Given instruction:
Quote the material below word for word, from the line containing "Which is lowest out of all" through the line containing "1.92 meters", both lines included.

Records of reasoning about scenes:
==*==

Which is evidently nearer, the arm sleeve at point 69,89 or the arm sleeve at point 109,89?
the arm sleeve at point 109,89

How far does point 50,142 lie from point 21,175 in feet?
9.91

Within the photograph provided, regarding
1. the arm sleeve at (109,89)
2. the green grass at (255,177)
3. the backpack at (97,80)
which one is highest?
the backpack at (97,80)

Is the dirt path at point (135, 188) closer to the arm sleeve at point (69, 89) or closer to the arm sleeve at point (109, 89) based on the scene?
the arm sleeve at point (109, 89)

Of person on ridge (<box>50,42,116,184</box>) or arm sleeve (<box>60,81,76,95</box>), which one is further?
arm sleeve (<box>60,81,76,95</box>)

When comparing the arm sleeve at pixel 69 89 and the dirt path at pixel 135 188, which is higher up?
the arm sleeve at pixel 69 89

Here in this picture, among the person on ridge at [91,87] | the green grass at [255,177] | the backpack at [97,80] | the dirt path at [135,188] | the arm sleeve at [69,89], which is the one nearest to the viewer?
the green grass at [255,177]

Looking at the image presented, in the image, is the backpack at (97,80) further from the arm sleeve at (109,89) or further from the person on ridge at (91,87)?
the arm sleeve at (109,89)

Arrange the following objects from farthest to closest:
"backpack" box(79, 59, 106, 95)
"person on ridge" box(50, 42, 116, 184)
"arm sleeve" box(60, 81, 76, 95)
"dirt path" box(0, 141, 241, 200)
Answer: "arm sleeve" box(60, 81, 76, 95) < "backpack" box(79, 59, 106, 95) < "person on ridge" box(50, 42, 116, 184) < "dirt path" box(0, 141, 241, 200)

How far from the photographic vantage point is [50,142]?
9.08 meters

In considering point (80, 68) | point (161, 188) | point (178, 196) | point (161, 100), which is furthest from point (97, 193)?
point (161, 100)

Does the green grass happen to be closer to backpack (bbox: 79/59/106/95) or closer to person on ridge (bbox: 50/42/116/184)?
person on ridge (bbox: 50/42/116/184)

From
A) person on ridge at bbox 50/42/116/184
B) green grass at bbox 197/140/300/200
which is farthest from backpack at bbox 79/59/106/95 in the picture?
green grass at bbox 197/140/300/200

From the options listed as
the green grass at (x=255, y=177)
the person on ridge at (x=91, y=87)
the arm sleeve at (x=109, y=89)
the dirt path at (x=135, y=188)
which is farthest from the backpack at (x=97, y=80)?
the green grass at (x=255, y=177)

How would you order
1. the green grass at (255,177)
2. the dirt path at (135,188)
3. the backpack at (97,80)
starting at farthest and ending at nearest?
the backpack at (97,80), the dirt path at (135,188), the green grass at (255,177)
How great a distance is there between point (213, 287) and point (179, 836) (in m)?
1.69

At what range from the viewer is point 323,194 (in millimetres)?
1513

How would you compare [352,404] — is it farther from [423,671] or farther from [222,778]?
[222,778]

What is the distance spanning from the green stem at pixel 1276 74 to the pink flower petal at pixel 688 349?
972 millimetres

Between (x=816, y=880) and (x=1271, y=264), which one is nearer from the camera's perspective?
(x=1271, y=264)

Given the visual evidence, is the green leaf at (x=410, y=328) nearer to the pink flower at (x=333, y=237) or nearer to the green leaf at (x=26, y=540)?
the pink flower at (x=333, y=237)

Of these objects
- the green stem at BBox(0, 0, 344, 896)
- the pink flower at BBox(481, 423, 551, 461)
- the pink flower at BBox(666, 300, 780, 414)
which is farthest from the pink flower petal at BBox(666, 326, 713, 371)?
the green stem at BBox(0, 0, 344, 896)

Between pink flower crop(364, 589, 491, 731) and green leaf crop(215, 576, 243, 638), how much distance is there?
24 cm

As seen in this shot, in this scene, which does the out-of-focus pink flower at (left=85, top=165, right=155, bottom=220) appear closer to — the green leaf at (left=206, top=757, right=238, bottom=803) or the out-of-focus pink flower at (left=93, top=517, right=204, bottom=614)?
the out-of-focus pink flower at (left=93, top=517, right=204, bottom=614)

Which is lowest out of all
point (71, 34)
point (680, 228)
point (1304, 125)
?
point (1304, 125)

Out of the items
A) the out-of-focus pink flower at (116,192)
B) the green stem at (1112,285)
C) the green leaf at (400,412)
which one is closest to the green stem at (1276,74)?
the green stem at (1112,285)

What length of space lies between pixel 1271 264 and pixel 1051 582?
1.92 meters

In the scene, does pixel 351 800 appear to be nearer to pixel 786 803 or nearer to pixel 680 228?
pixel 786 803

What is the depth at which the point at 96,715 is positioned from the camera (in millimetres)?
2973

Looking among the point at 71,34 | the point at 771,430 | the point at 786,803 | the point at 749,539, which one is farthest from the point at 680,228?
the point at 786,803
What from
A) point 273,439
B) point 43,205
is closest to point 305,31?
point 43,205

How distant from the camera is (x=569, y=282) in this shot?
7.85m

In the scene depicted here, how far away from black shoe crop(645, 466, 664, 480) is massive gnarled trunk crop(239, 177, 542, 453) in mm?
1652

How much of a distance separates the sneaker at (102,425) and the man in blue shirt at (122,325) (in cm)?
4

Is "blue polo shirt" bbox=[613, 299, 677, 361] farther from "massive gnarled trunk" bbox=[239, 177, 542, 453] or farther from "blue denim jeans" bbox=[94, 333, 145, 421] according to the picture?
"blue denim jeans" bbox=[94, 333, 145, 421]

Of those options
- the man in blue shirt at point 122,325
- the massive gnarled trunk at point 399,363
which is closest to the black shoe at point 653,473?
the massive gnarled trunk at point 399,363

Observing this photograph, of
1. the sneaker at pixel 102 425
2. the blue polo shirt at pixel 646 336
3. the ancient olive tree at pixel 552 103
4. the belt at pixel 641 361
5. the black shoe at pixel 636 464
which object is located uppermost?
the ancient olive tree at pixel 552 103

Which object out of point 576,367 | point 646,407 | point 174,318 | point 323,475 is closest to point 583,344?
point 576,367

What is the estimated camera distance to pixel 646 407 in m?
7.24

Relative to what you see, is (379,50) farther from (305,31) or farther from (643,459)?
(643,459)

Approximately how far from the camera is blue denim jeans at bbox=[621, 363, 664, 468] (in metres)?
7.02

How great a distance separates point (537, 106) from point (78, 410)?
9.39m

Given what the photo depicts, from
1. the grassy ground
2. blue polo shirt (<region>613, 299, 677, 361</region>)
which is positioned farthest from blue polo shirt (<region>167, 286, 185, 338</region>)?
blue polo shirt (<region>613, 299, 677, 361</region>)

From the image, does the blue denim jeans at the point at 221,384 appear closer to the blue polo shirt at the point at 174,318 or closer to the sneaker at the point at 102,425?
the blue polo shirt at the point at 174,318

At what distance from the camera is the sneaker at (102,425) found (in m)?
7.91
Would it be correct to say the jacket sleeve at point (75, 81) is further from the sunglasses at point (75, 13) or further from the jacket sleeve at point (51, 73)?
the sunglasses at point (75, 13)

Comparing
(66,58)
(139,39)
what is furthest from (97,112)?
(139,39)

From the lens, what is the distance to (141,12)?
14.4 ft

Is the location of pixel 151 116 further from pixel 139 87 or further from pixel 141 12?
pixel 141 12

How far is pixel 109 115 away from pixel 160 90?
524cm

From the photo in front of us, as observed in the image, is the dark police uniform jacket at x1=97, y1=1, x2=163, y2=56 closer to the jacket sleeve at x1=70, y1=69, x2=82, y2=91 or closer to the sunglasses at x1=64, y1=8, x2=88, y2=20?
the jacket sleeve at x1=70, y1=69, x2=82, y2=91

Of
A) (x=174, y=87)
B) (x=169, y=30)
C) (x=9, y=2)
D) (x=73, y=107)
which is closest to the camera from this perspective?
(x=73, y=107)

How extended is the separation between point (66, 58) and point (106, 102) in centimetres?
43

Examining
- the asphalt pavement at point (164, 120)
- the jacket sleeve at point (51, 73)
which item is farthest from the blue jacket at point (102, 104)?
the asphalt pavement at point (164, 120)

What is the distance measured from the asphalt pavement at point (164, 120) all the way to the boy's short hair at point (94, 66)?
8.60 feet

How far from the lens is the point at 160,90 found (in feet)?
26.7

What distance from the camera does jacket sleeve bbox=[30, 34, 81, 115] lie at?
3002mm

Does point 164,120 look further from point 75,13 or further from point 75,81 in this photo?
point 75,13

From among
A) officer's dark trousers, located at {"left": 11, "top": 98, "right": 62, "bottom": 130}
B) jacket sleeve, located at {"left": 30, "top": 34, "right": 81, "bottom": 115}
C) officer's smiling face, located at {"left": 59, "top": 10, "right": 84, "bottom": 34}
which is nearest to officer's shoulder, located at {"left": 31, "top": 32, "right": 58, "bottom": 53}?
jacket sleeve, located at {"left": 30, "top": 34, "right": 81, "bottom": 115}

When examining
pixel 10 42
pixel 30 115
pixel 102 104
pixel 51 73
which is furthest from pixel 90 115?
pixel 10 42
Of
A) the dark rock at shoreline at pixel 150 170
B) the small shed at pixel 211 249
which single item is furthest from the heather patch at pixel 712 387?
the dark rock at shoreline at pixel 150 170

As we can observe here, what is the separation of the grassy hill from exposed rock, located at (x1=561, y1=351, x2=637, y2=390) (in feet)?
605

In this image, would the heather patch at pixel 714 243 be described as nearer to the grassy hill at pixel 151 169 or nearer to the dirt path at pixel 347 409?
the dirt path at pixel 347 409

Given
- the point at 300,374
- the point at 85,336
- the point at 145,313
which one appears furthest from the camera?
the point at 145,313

==*==

Answer below:
Which is lowest out of all
point (71, 34)
point (680, 228)
point (1304, 125)
?
point (1304, 125)

Out of the items
A) the out-of-focus pink flower at (116,192)
B) the green stem at (1112,285)
C) the green leaf at (400,412)
which one is closest to the green stem at (1276,74)?
the green stem at (1112,285)

What length of space lies between pixel 1271 264 and pixel 1051 582?
1.92 meters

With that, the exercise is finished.